2633.3STAR::KLEINSORGEFred Kleinsorge, VMS DevelopmentFri Apr 20 1990 19:2722
    Actually sllocating color cells doesn't "solve" a large set of
    colormap requirements, especially for pseudo-color (and any color
    mapped) workstations...
    
    For instance, the application might be dealing with stored images.
    If the alignment of a contiguous group of color cells isn't just
    right, then each pixel in the image must be translated into a "final"
    value.
    
    Now, one way to solve the above is to create and install a private
    colormap, copy all the old colors to the new map and then locate the
    starting base so that it "works" for the image (you can erase the
    window to the "base" pixel value and then simply use the image data
    with a plane mask to prevent writing pixels outside of the range you've
    selected).  The only trick is to know which colors to save...
    
    The example can just as easily be other types of drawing, but the image
    operation is probably the worst case.  It's unfortunate that X11
    doesn't have a more sensible way to divide up the physical colormap
    into submaps.
    
    
2633.4...GSRC::WESTVariables don't, Constants aren'tMon Apr 23 1990 19:2720
  This is what I like about the VS 3520/40 hardware architecture.  It has
four hardware colormaps.

  This way, the default colormap is always loaded and you have room for
three more installed colormaps.  This has been a big plus for our customer
who is using PHIGS/PEX which creates its own colormap.

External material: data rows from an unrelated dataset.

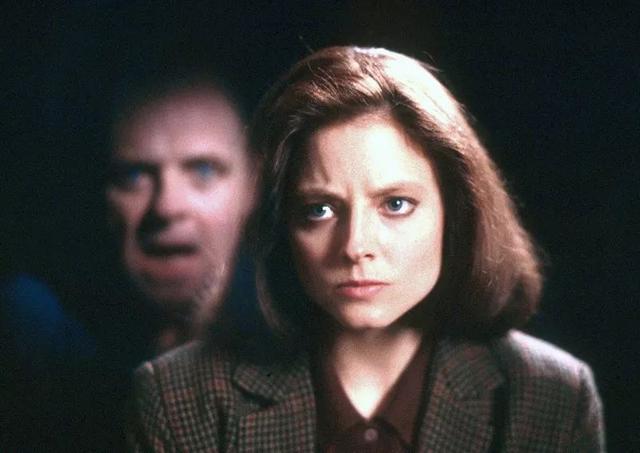 沉默的羔羊电影深度解析（沉默的羔羊第一惊悚片）(5)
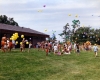 Balloon Release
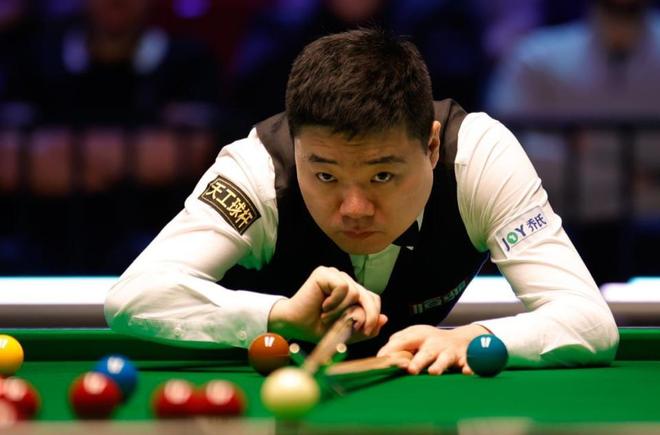 拥有裁决权 拥有裁决权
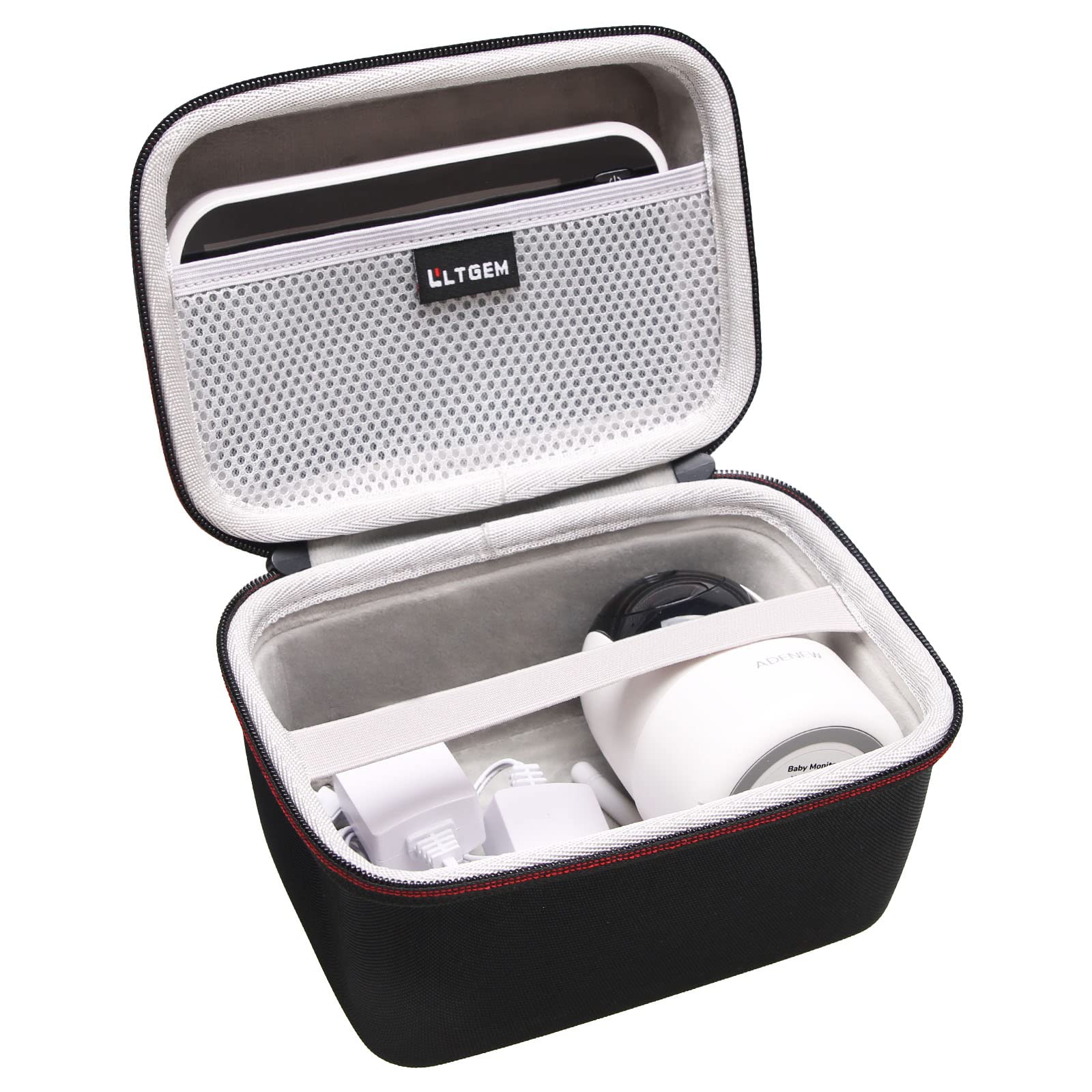 L LTGEM Baby Monitor Travel Case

  No techicolor windows this way...

  I've done what has been mentioned in the previous about creating a colormap
and "copying" cells from the default colormap into the newly created colormap
with success.

  One thing to remember is that with the advent of OSF/Motif, it is more
color resource intensive, shading, 3D effect, etc, that this sort of
colormap manipulation could cause you problems down the road.

						-=> Jim <=-

2633.5STAR::KLEINSORGEFred Kleinsorge, VMS DevelopmentTue Apr 24 1990 14:3513
    
    The problem with the Firefox and the multi-visual architecture is
    that there is only a single default colormap!  To be able to use
    the 8-plane pseudo-color visual (for instance) you need to create
    a private colormap and install it.  Thus you must have EXCLUSIVE
    use of the alternate map.  If every visual each had it's own default
    colormap, then ALL of the alternate/simultanious visuals could be
    shared resources.
    
    Not that this is that big a deal on a machine with a Truecolor visual
    and a 24-plane direct color visual.  Technicolor windows is probably
    not a very big concern - it usually can't happen.